There are lessons in this for India, not because it is going to make the border standoff between the countries any more solution friendly. Far from it. The reasons that it should be of interest to India range from the everyday logistical, pay and allowances and tactical, to the larger philosophical ones that cover everything from the nature of future conflict, national security threats, economic and strategic logic of pursuing those targets. And to the most cost effective way to managing and overcoming those threats. Of course the nature of threats and challenges faced by China are vastly dissimilar to those confronting India.

India must nevertheless analyse and understand the motives behind China’s move and draw lessons from it if New Delhi seeks to usher in a new era for defence and security in the country.

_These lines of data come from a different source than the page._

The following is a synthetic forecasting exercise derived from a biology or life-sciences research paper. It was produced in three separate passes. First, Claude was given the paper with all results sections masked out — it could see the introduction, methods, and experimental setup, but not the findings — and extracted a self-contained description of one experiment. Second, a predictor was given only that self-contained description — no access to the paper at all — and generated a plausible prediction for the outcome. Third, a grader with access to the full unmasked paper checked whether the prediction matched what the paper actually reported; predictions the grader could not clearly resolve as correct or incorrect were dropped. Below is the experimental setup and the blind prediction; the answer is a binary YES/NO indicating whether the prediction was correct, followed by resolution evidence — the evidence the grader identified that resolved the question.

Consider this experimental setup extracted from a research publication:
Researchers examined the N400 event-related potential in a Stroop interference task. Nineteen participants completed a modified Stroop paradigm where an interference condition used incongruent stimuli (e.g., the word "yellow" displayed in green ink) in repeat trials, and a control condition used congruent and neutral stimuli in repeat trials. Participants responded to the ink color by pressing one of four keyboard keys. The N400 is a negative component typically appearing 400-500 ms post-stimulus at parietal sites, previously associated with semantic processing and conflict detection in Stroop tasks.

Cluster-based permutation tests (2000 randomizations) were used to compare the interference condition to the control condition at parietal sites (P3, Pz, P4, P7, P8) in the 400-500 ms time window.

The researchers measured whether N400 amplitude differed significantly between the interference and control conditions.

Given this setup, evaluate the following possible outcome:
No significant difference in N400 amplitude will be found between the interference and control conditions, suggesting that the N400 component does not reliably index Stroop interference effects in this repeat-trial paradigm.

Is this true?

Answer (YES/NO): NO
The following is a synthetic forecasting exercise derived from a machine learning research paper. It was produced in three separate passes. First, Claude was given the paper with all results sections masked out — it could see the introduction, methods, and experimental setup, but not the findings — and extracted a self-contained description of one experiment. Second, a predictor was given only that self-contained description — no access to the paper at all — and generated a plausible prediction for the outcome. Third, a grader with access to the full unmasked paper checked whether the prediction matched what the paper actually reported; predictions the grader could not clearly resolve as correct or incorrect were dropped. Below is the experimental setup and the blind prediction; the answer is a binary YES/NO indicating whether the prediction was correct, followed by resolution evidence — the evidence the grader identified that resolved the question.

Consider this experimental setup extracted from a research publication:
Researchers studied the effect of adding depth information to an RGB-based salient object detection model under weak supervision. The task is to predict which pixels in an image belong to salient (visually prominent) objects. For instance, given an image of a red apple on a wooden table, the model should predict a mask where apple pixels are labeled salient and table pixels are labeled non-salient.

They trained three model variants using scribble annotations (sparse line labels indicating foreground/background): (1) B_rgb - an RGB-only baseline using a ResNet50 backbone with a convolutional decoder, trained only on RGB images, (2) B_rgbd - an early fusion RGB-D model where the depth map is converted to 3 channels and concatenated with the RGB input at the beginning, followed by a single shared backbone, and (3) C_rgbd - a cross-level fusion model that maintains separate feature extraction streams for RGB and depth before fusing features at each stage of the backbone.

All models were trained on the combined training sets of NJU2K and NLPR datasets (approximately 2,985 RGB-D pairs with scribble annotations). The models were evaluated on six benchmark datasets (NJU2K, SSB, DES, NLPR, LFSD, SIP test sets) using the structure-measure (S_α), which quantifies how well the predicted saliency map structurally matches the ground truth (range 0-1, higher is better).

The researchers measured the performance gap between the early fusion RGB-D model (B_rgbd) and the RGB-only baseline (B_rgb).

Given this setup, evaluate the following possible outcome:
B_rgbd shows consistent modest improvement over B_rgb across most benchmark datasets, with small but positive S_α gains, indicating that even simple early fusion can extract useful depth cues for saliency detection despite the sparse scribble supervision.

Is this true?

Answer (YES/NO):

In this regard, as a first step, the closure of the One-Rank-One-Pension issue is a most welcome development. No country can be secure and progress if its most valuable option, its soldiers, are disquieted by developments that impinge on their sustenance. A lot of morale is affected by the economic well-being of a soldier. So progress on that front is welcome and provides an opportunity to look ahead. The same should be carried out in the new pay commission.

A relook at the entire gamut of defence and security must happen periodically for factors that affect are not constant. Since society and the factors governing threats are dynamic so should be the nature of national defence and security. Static thinking, planning and rigid structures, are a thing of the past. The need is for a new paradigm in defence and security, with a view to instilling dynamism. Every aspect needs to be looked into, analysed in detail and appropriate conclusions derived.

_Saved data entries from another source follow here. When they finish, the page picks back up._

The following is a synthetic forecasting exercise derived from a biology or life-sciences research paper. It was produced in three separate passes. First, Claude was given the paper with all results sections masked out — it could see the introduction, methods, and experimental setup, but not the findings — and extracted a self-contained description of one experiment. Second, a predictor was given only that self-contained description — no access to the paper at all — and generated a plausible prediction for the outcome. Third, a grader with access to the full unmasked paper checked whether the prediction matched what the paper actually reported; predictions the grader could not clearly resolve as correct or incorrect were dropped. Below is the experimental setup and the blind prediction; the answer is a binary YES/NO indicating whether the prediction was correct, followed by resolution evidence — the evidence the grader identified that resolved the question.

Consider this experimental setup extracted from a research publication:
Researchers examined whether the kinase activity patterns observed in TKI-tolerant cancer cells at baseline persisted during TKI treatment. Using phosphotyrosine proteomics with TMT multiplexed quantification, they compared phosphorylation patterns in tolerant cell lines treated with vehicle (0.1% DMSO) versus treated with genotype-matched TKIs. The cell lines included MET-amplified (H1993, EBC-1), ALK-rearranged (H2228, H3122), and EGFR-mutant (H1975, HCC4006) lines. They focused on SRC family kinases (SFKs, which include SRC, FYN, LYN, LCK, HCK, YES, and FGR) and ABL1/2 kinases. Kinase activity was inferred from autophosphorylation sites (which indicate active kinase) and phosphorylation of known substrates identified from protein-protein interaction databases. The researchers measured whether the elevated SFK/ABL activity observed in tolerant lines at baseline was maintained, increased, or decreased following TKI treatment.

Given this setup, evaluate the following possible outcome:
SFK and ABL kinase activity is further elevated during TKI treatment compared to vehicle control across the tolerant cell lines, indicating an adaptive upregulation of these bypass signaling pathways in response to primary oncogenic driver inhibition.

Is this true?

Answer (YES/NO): NO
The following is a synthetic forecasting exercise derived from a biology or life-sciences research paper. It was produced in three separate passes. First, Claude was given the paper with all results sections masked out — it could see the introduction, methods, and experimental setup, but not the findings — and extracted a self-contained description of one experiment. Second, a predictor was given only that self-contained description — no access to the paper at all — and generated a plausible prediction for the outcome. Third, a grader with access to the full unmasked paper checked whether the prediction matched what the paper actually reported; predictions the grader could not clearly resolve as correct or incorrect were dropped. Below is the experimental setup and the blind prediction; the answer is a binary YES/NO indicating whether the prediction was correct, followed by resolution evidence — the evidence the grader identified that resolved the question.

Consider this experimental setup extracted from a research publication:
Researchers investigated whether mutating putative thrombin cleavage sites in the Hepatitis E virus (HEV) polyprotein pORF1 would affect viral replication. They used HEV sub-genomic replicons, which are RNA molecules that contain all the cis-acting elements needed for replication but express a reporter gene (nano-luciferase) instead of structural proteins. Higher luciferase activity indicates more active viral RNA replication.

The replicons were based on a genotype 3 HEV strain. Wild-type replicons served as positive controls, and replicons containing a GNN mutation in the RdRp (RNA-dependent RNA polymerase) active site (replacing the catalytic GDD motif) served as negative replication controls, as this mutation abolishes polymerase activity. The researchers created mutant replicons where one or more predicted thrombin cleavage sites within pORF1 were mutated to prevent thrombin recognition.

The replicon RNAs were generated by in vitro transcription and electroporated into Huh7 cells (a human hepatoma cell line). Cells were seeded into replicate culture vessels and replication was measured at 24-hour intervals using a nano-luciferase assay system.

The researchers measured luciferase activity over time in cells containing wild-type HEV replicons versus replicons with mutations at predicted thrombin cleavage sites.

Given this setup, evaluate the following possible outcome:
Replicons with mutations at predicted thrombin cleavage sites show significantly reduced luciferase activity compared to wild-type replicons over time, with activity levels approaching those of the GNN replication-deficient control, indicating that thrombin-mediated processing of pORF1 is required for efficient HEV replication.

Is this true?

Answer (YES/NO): YES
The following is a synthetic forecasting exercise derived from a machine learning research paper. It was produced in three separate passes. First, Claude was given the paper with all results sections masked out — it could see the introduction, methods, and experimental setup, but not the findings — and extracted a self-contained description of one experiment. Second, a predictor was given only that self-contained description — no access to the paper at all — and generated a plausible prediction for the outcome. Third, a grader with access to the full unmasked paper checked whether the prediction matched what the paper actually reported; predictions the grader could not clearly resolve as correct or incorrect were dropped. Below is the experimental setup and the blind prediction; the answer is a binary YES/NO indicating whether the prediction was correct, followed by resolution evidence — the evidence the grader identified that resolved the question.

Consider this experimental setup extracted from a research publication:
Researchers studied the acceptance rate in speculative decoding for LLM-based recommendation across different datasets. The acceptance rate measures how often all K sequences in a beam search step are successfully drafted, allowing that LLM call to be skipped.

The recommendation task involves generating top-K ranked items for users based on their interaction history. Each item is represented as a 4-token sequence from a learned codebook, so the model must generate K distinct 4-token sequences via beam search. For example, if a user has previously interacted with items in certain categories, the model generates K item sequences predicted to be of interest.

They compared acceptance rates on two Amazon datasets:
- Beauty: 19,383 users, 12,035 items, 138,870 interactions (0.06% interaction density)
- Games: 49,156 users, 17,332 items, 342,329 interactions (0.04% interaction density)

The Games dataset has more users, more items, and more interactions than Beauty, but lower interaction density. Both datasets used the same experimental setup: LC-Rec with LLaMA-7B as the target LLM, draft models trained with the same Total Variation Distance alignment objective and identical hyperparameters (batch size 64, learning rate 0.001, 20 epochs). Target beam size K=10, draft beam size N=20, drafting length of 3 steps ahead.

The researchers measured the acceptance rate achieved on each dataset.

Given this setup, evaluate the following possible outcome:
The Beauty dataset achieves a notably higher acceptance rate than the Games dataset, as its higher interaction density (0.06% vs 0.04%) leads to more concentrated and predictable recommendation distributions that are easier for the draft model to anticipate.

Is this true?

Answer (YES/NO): NO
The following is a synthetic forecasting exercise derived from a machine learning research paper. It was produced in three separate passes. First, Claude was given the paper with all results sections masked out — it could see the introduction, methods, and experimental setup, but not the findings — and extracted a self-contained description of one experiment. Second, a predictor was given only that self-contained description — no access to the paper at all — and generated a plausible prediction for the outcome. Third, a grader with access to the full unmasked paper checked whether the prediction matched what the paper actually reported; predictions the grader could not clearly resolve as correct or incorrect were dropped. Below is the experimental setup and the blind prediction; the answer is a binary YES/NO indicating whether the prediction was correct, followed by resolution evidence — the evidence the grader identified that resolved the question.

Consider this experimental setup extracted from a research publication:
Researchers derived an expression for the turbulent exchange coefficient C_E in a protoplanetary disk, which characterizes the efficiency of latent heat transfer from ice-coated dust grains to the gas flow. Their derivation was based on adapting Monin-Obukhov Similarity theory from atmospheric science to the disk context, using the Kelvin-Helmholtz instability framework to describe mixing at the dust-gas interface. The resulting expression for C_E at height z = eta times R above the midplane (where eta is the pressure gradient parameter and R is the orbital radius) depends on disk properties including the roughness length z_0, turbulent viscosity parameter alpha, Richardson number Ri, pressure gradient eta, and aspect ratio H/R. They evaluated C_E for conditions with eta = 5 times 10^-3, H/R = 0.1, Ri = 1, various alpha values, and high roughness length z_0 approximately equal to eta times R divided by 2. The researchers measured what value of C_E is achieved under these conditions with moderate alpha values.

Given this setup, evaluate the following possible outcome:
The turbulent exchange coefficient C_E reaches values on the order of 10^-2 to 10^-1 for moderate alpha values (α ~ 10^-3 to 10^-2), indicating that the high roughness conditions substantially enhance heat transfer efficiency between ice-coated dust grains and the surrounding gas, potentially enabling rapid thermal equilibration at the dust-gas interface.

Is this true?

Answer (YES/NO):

A crucial question always is how much is enough. There is no fixed formula for this and since not much effort is devoted to threat analysis, the easiest option is always to keep expanding. Constantly adding numbers, without a worry for the consequences, since it is the least troublesome option. Mass provides muscle, so the thinking goes. And the expansion of various central police organisations, elements of the army and other defence structures, continues unabated. This needs to be rationalised, for the 21st century order is also about technology. It isn’t simply a question of constantly raising battalions, but the judicious application of force so as to get the best performance from national resources.

Such resources must be placed on the table when looking at the restructuring of national defence and security. A thorough analysis of each service has to be done, starting with the most difficult of all, the army. And it must include all CPOs too. How they are structured, trained and deployed for the tasks at hand. Only then will the duplication of duties, excess baggage and lack of jointmanship come to the fore. The three armed forces have to be pushed into creating Tri-Service structures. The sooner they begin the process, less painful the result. The delays till now have cost India valuable time, money and capabilities. Integrated armed forces and integrated police security structures is a requirement of the future and the time is now. Even as it enhances capabilities, integration also encourages efficiencies of economy. In the current economic climate that is also a vital requirement.

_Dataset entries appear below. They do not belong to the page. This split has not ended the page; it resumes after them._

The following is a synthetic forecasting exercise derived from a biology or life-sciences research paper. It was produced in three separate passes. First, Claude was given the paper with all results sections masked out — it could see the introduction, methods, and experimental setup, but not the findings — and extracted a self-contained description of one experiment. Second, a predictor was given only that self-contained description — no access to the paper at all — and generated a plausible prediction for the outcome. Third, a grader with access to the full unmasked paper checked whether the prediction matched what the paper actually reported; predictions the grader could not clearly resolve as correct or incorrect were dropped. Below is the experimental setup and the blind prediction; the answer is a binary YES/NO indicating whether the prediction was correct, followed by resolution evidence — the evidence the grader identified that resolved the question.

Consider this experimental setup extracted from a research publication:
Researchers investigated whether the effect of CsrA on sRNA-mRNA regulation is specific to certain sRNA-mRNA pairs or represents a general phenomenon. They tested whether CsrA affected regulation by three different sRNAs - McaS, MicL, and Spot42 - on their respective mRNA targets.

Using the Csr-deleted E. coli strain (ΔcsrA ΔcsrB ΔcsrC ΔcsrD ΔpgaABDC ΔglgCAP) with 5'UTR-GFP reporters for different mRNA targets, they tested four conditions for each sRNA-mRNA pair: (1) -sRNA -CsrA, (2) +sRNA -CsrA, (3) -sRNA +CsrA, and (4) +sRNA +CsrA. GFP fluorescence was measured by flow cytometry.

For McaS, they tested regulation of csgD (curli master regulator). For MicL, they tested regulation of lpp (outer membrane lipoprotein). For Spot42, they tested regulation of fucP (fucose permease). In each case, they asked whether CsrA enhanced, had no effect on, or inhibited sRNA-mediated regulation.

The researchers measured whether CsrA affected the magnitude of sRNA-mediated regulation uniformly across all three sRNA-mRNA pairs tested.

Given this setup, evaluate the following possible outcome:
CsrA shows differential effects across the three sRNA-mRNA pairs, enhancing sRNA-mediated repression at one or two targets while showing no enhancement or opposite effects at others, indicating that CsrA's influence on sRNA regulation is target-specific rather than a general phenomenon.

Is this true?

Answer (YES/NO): YES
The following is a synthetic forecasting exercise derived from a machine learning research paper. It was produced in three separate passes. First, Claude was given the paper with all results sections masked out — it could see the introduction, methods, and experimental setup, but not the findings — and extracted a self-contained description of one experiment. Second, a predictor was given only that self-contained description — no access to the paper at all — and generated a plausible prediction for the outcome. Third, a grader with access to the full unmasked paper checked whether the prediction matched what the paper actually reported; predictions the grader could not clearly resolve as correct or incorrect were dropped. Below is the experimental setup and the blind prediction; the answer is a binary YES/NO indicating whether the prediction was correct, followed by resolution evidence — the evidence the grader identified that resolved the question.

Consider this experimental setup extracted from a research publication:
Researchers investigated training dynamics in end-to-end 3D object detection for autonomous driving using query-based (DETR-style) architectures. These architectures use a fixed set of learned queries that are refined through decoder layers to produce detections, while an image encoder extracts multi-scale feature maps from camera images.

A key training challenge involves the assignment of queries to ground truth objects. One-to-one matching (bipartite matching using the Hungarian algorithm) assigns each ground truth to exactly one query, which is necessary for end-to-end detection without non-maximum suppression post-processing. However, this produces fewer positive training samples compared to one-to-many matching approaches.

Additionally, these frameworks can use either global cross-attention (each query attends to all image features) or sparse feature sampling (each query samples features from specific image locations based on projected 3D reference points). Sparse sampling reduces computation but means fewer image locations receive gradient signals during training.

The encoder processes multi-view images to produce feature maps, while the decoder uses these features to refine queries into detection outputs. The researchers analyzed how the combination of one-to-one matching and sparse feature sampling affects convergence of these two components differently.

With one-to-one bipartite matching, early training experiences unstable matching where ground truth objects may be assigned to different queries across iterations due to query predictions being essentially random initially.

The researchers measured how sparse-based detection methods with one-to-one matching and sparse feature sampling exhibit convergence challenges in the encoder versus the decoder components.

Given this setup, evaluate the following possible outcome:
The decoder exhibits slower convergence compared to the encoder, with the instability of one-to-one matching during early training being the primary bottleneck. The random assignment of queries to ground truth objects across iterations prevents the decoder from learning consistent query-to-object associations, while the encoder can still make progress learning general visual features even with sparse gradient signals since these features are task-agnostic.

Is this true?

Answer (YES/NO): NO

All too often the word modernisation is equated with newer weapon systems, from small arms to heavy combat aircraft. Modern weapons certainly make a difference, but what makes the most impact is new thinking, training, planning, technology lethal or non-lethal and the systems that draw out the best from all of these features. That requires modern thoughts, so as to create modern structures, which then will fight modern wars with modern weapons. The nature of war has changed, so has weaponry, but structures continue to remain antiquated. 21st century challenges can only be met by 21st century manpower, structures and technology. Fitting each essential piece of the jigsaw is critical.